You are separately receiving an opinion from (i) Venable LLP with respect to the valid existence and power and authority of the Company and due authorization of the New Notes by the Company; (ii) Womble Bond Dickinson (US) LLP with respect to the valid existence and power and authority of Total Plastics, Inc. and due authorization of the Guarantee by Total Plastics, Inc., a Michigan corporation; (iii) Faskin Martineau DuMoulin LLP with respect to the valid existence and power and authority of A.M. Castle & Co. (Canada) Inc. and due authorization of the Guarantee by A.M. Castle & Co. (Canada) Inc., a British Columbia corporation; (iv) Taft Stettinius & Hollister LLP with respect to the valid existence and power and authority of Keystone Service, Inc. and due authorization of the Guarantee by Keystone Service, Inc., an Indiana corporation; (v) Baker McKenzie Abogados SC with respect to the valid existence and power and authority of Castle Metals De Mexico, S.A. de C.V. and due authorization of the Guarantee by Castle Metals De Mexico, S.A. de C.V., a Mexican corporation and (vi) Baker McKenzie Abogados SC with respect to the valid existence and power and authority of Castle Metals De Mexicali, S.A. de C.V. and due authorization of the Guarantee by Castle Metals De Mexicali, S.A. de C.V., a Mexican corporation.
 
The opinions set forth herein are subject in each case to the following qualifications, limitations and exceptions: (i) enforcement may be limited by applicable bankruptcy, reorganization, insolvency, moratorium or other laws affecting creditors’ rights generally from time to time in effect and by general principles of equity, including, without limitation, concepts of materiality, reasonableness, good faith and fair dealing, regardless of whether considered in a proceeding in equity or at law; and (ii) we express no opinion as to the effect of any federal or state laws regarding fraudulent conveyances or transfers.
 
Based upon the foregoing and subject to the limitations, qualifications, exceptions and assumptions set forth herein, we are of the opinion that:
 
(i) When duly executed by the Company and authenticated by the Trustee in accordance with the Indenture and issued and delivered in exchange for the Old Notes pursuant to the exchange offer described in the Registration Statement, the New Notes will constitute valid and binding obligations of the Company, enforceable against the Company in accordance with their terms; and
 
(ii) Upon the due execution, authentication and issuance of the New Notes in accordance with the Indenture and the delivery of the New Notes in exchange for the Old Notes pursuant to the exchange offer described in the Registration Statement, the Guarantees will constitute valid and binding obligations of the Guarantors, enforceable against the Guarantors in accordance with their terms.
 
We hereby consent to the filing of this opinion letter as an exhibit to the Registration Statement and to the reference to our Firm under the caption “Legal Matters” in the Prospectus.
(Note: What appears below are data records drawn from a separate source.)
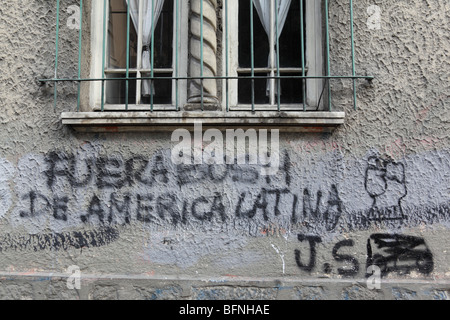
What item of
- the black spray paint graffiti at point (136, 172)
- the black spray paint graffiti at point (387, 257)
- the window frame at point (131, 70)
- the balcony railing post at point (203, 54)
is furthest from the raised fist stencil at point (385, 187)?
the window frame at point (131, 70)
In giving this consent, we do not hereby admit that we are within the category of persons whose consent is required under Section 7 of the Securities Act or the rules and regulations of the Commission thereunder.
 
This opinion letter is limited to the matters expressly set forth herein and no opinion is implied or may be inferred beyond the matters expressly so stated. This opinion letter is given as of the date hereof and we do not undertake any liability or responsibility to inform you of any change in circumstances occurring, or additional information becoming available to us, after the date hereof which might alter the opinions contained herein.
 

Very truly yours,
 
 
 
/s/ McDermott Will & Emery LLP
 
   



SCHEDULE A

1.
Total Plastics, Inc.
2.
A.M. Castle & Co. (Canada) Inc.
3.
HY-Alloy Steels Company
4.
Keystone Service, Inc.
5.
Keystone Tube Company, LLC
6.
Castle Metals De Mexico, S.A. de C.V.
7.
Castle Metals De Mexicali, S.A. de C.V.